**EXERCISE TEXT**
BEGIN
Brodeur v. Rudy

| 11 Nov 2014 | 11:37

    My name is Christopher, and I have hated liars my whole life. They are the worst kinds of human beings. They are the ultimate cowards who don’t even believe their own arguments, hence their need to lie. I’ve made a point of exposing liars and hypocrites wherever they appear, and, boy, are my arms tired.

    Due to tremendous bad luck, I moved to New York City from Boston just as Rudolph Giuliani, the Mount Everest of liars and hypocrites, took office. I spent the next eight years of my life investigating and exposing the mayor, and the more I investigated, the more corruption turned up–corruption that the media kept secret on behalf of a man who gave them billions of your tax dollars in kickbacks, er, corporate welfare.

    Yes, the media kept his secrets, big and little. They’ve since admitted to covering up his adultery for months, until a gossip columnist finally went public with the scandal. Even Time magazine admitted that they ignored their own criteria to give Rudy their "Person Of The Year" award. It should’ve gone to bin Laden or the NYFD, but Rudy did AOL Time Warner a favor amounting to millions of dollars when he gave their Columbus Circle building the go-ahead, and that can buy a lot of white lies.
END
**DATA RECORDS**
BEGIN
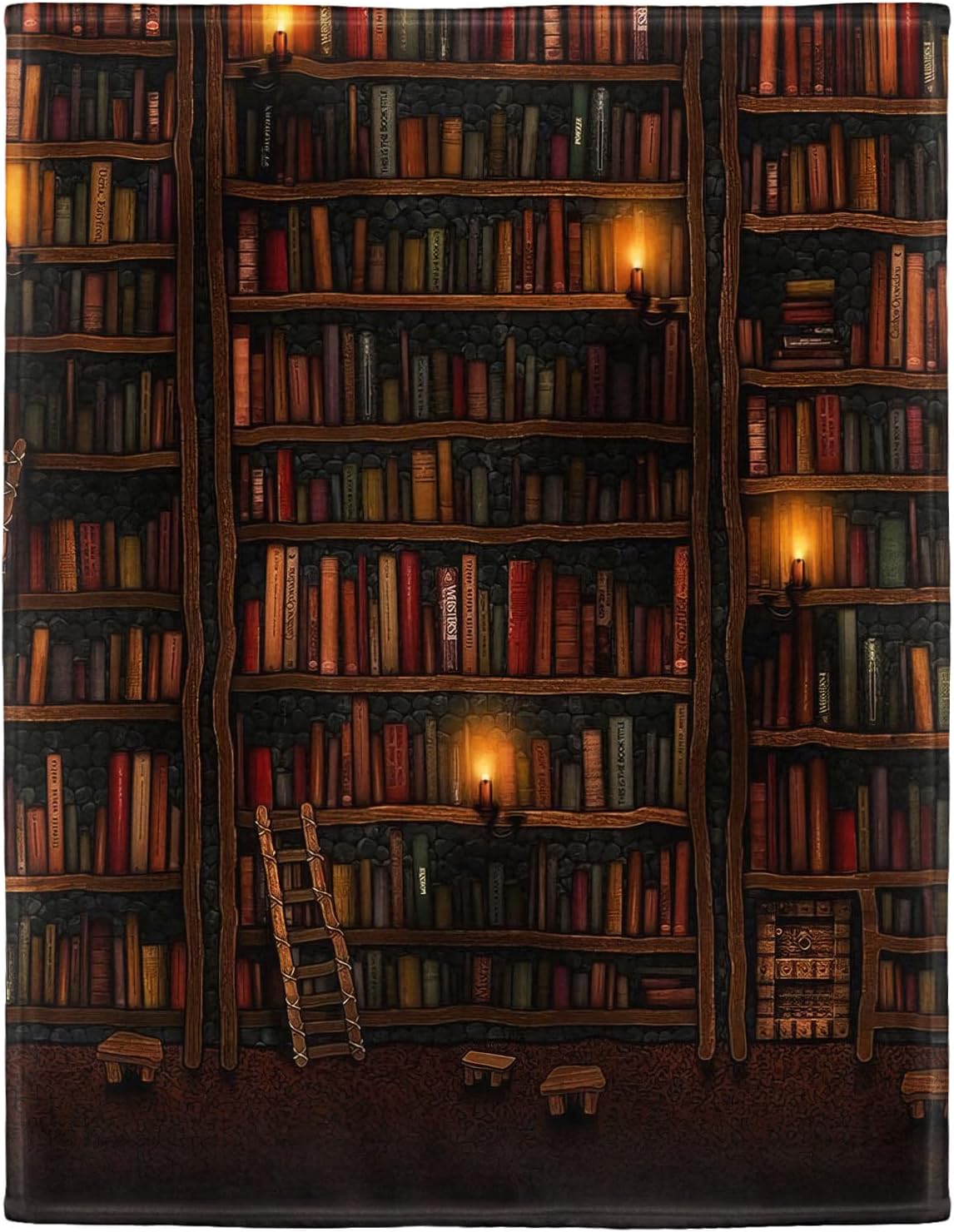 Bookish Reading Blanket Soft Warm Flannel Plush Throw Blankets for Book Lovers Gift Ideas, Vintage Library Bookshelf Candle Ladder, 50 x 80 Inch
END
BEGIN
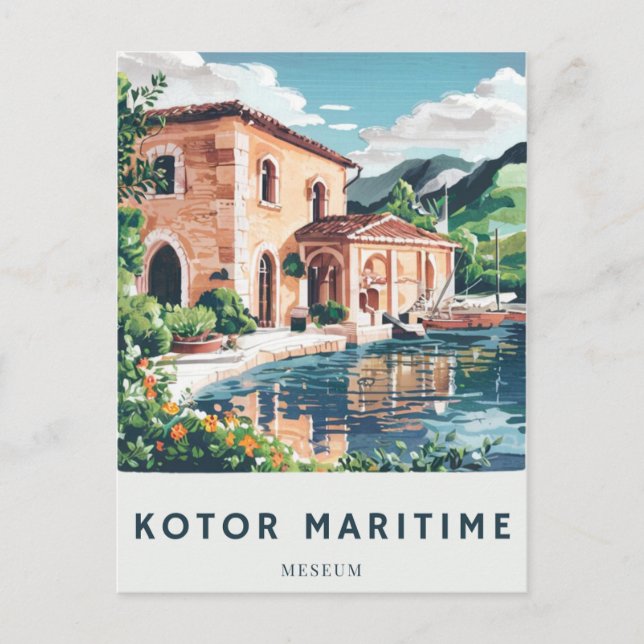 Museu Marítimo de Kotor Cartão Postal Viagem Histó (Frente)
END
**TASK INSTRUCTIONS**
A. List every organization named in the essay about Rudolph Giuliani.
B. According to the essay about Rudolph Giuliani, which city did the writer leave when moving to New York City?
C. Carry on the essay about Rudolph Giuliani from the point where it stops.

**PER-TASK ANSWERS**
A. Time magazine, the NYFD, AOL Time Warner

B. Boston

C.
    Our vapid and crooked NYC press corps covered up literally dozens of Giuliani scandals that I told them about, choosing instead to kiss the ass of a power-mad mayor. How much of a bastard was he? This is a guy who violated federal handicap laws that require curbs to be wheelchair accessible and instead gave more than one hundred million dollars to buy the Yankees and Mets farm-team stadiums in Coney Island and Staten Island.

    Giuliani hated me so much that he repeatedly called me "sick and dangerous" and "mentally ill" on television and radio (after at least nine shrinks hired by him said that I was none of the above). He also sent his personal detectives to arrest me five times on false charges. I even got my own special prosecutor (because Robert Morgenthau’s district attorney’s office is just another crooked wing of City Hall). In the end, the charges against me bounced like rubber checks, because Giuliani is the world’s worst "crime fighter."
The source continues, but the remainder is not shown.